Die Schweizer Agenturen haben nicht einen einzigen Löwen eingeheimst in diesem Jahr in Cannes.

Vor Ort war auch Matthias Kiess, CEO von TBWA\Zürich. Der Klein Report sprach kurz nach seiner Rückkehr aus Südfrankreich über restriktivere Juroren, die Stimmung vor Ort und die schleichende Kommerzialisierung der Werbeweltmeisterschaft.

Keinen einzigen Löwen gab es dieses Jahr für die Schweiz. Überrascht Sie das?

Matthias Kiess: «Nun ja, vielleicht war nicht DAS Eisen einer Schweizer Agentur im Feuer, aber dass die Prämierung derart spärlich enden würde, hatte ich dann doch nicht erwartet. Arbeiten, die andernorts mit Gold prämiert werden, tauchen hier nicht einmal in einer Shortlist auf. Das erstaunt schon. Doch hat man gehört, dass die Juroren angewiesen wurden, restriktiver Löwen zu vergeben, und es wurde anscheinend eine maximale Anzahl an Löwen, die vergeben werden dürfen, festgelegt. Kein Wunder, dass die Ausbeute entsprechend noch tiefer, als sonst schon üblich, war. Gerne möchte ich auch noch folgendes anfügen: Es wurden 25,464 Einreichungen aus 87 Ländern getätigt. Kein Wunder, dass sich dann die Wahrscheinlichkeitsrechnung zusätzlich niederschlägt.»

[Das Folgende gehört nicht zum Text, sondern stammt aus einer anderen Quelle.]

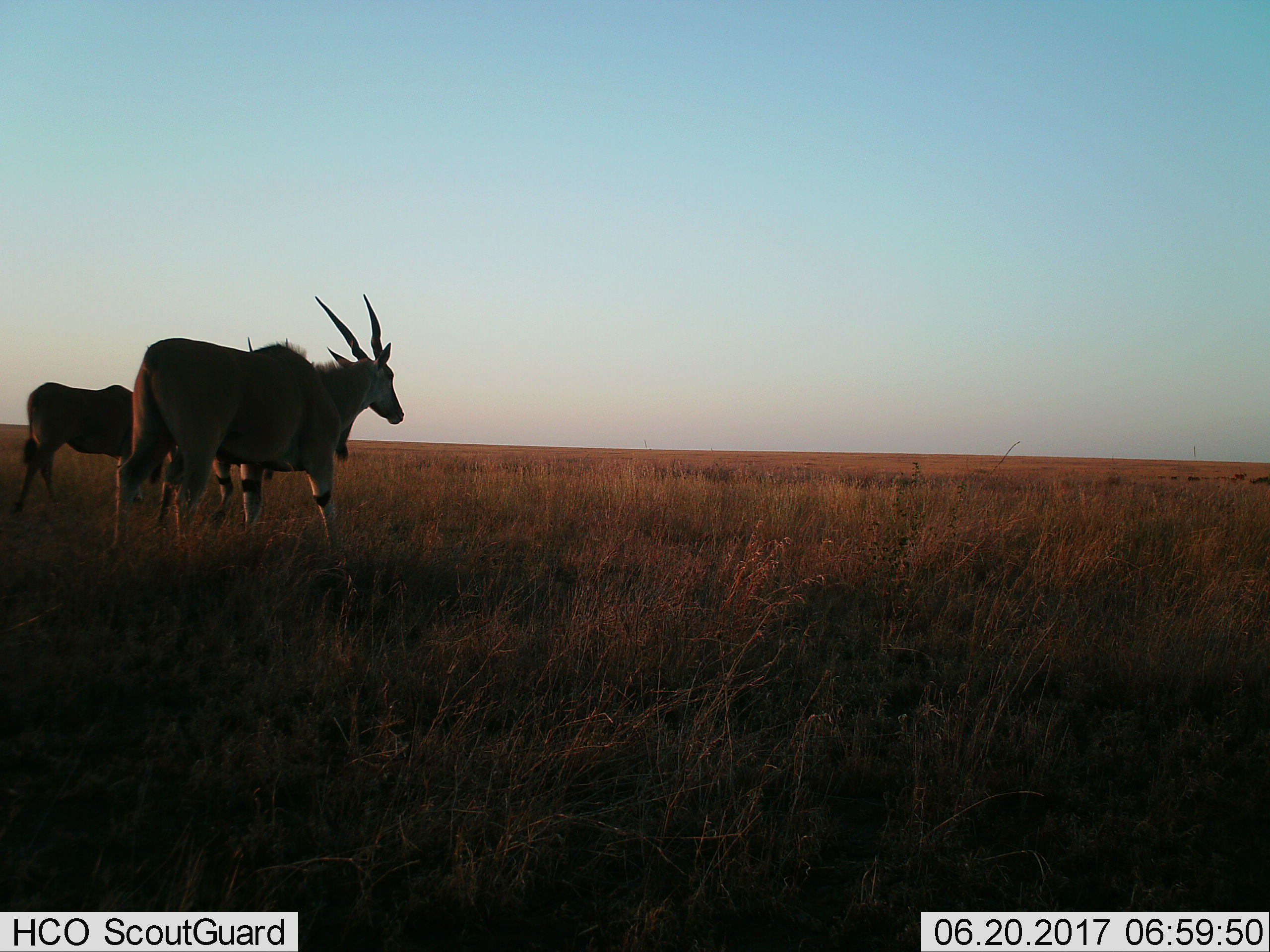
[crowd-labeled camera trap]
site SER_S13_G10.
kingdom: Animalia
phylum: Chordata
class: Mammalia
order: Artiodactyla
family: Bovidae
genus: Tragelaphus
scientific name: Tragelaphus oryx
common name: eland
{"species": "eland (Tragelaphus oryx)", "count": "2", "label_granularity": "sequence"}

Wie erlebten Sie die Stimmung in Cannes?

Matthias Kiess: «Die Stimmung war gut bis durchzogen, wie auch zum Teil das Wetter. Ich denke, wir hatten mehr vom Anlass erwartet. Letztlich handelt es sich hier um eine riesige Gelddruckmaschine, die nun noch mehr gefüttert wurde. Man brüstet sich mit vielen Themen um Nachhaltigkeit, aber der Event selber ist unverändert und alles andere als nachhaltig gestaltet. Dies ist wirklich schade. Zudem sind Inhalte und Umfeld sehr ‚US-centric‘, was schon erstaunt, wenn zugleich Diversität proklamiert wird. Und dass die Anzahl Löwen, die vergeben werden, reduziert ist, führt natürlich zu weniger Gewinner und entsprechend zu weniger guter Laune.»

Wie ist TBWA in diesem Jahr in Cannes präsent?

Matthias Kiess: «Neben mir waren Manuel Wenzel, unser CCO, und die beiden ‚Young ADC‘-Gewinnerinnen Alina Biedermann und Katharina Binder präsent. Das heisst, es waren von uns mehr da als auch schon. Aus internationaler Sicht würde ich sagen, dass die Präsenz tendenziell eher reduziert war.»